A generic server. That's it, ok? bye... ok let's expand.
An OTP server is a module with the GenServer behavior that implements a set of callbacks. At its most basic level, a GenServer is a single process that runs a loop that handles one message per iteration passing along an updated state.
Use it for anything where you have a need to represent something that has a state at a point of time and can be queried. This could represent a user in a chat, a char in a game, a game map, a shopping cart, etc.

The most important functions to know when using GenServer are:

  • start_link
  • init
  • call
  • handle_call
  • cast
  • handle_cast
  • send
  • handle_info

Let's do a very brief and simple explanation:

  • The start_link function starts a GenServer.
    The init function initiates the state of the GenServer and starts calls.

  • call and handle_call are used for synchronous calls to the GenServer, normally where we need a return value from the GenServer.

  • cast and handle_cast are used in asynchronous calls to the GenServer, where we don't need a return value.

  • handle_info must be used for all other messages a server may receive that are not sent via call or cast, including regular messages sent with send.

GIVEN INFORMATION
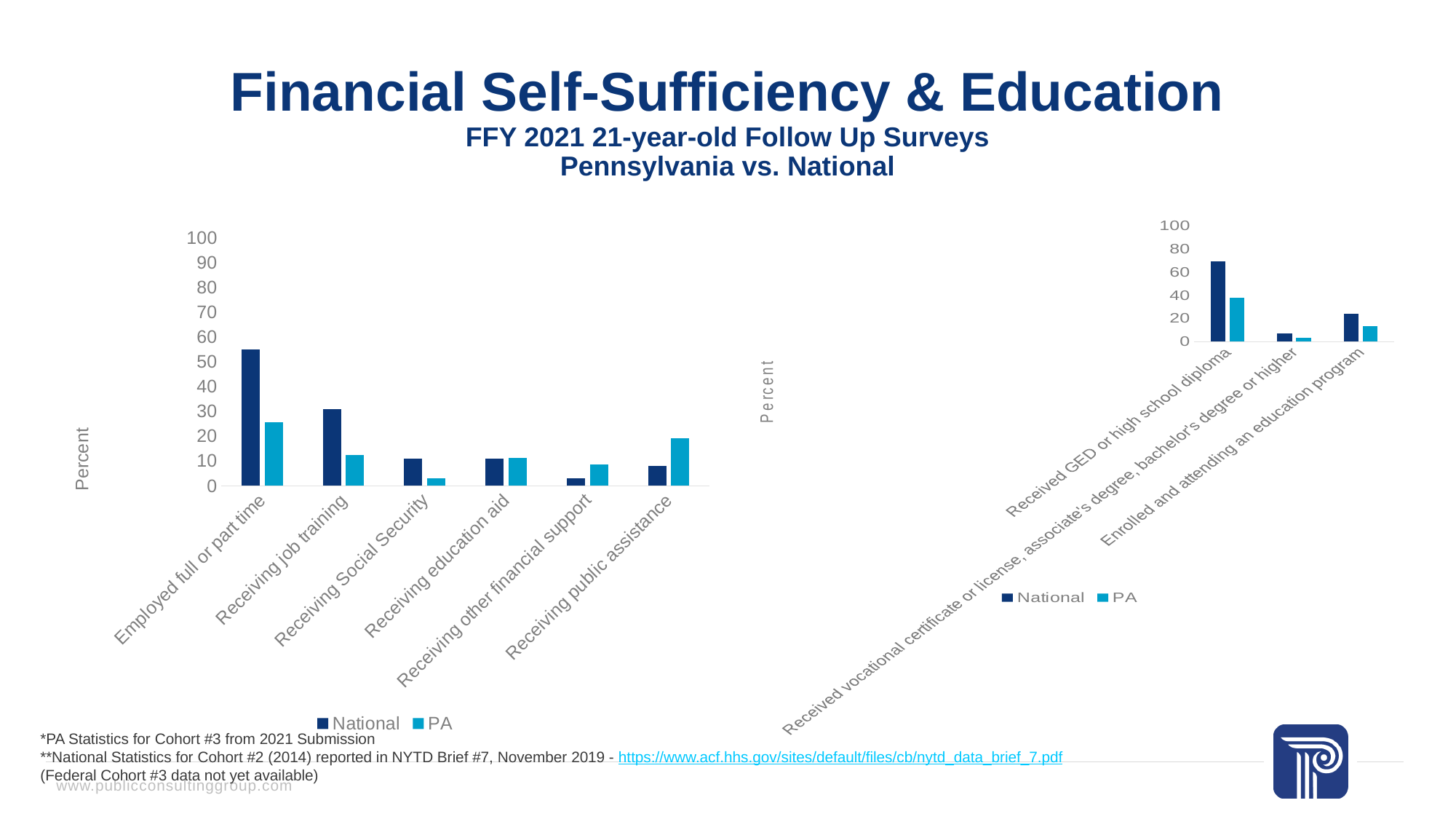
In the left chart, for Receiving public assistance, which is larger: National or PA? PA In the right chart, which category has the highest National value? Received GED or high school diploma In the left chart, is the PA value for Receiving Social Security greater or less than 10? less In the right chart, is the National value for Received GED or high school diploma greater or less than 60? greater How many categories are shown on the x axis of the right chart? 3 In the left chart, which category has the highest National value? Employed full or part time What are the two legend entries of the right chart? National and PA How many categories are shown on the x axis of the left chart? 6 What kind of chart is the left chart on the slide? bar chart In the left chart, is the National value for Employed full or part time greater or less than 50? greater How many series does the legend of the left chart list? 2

...

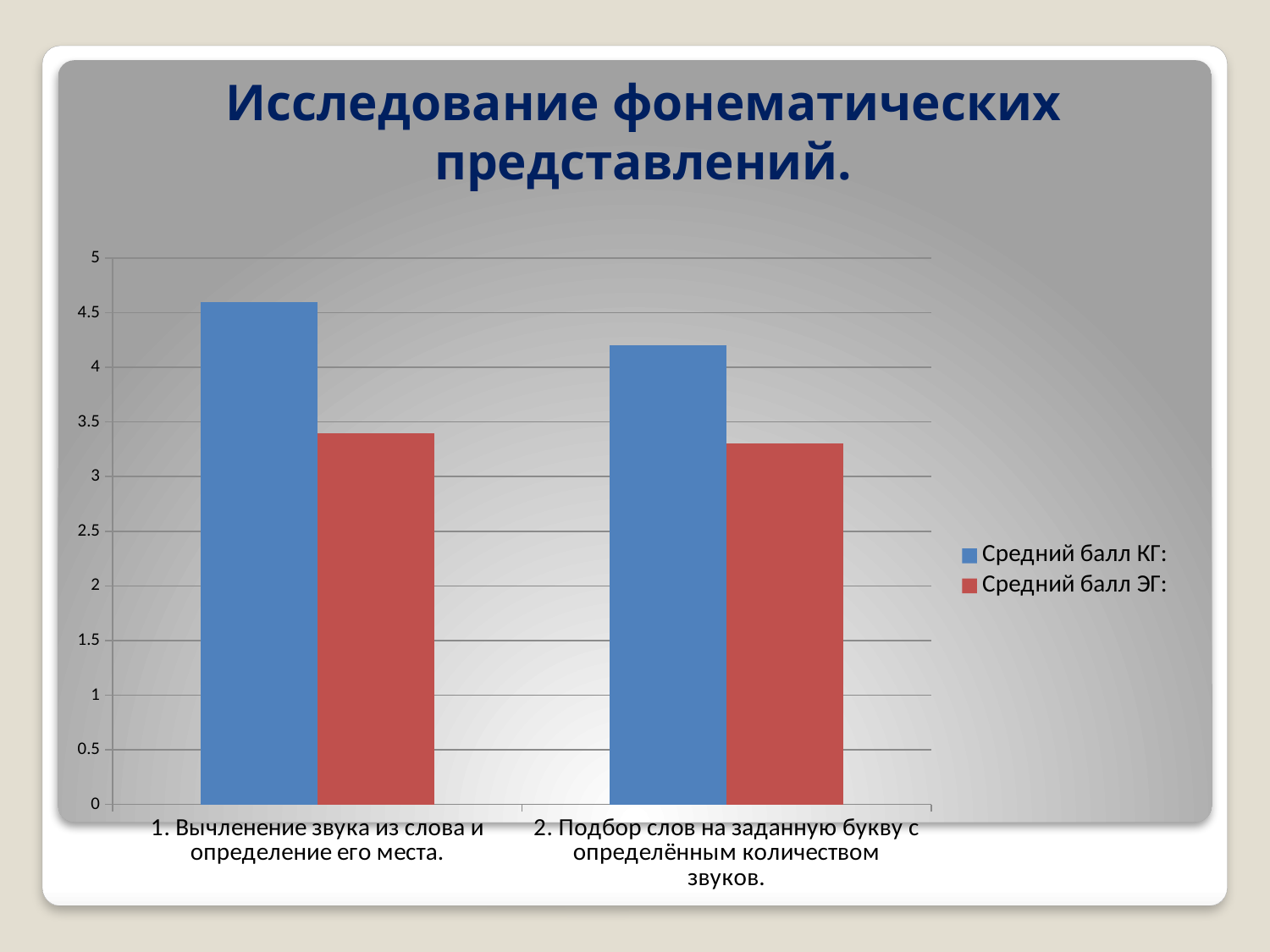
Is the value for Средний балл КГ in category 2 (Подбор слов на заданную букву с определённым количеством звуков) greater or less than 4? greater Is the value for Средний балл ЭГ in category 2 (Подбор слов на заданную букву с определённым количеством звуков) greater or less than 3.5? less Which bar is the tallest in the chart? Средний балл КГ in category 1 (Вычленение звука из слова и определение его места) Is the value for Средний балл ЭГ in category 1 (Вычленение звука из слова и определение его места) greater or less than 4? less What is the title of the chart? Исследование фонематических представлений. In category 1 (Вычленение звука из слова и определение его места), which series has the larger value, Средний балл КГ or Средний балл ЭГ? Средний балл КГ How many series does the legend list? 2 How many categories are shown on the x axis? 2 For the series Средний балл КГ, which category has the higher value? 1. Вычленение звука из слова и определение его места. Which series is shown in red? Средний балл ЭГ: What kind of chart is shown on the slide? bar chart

TASK SET
1 – List every function that the GenServer text names as most important to know.
2 – Carry on writing the GenServer explanation from its last sentence.
The items have nothing to do with this work.

RESPONSES IN ORDER
1 – start_link, init, call, handle_call, cast, handle_cast, send, handle_info

2 –
So let's see a simple example of a queue with a GenServer:

defmodule Queue do
  use GenServer

  ### Public API 

  def start_link(state \\ []) do
    GenServer.start_link(__MODULE__, state, name: __MODULE__)
  end

  def queue, do: GenServer.call(__MODULE__, :queue)
  def dequeue, do: GenServer.call(__MODULE__, :dequeue)
  def enqueue(value), do: GenServer.cast(__MODULE__, {:enqueue, value})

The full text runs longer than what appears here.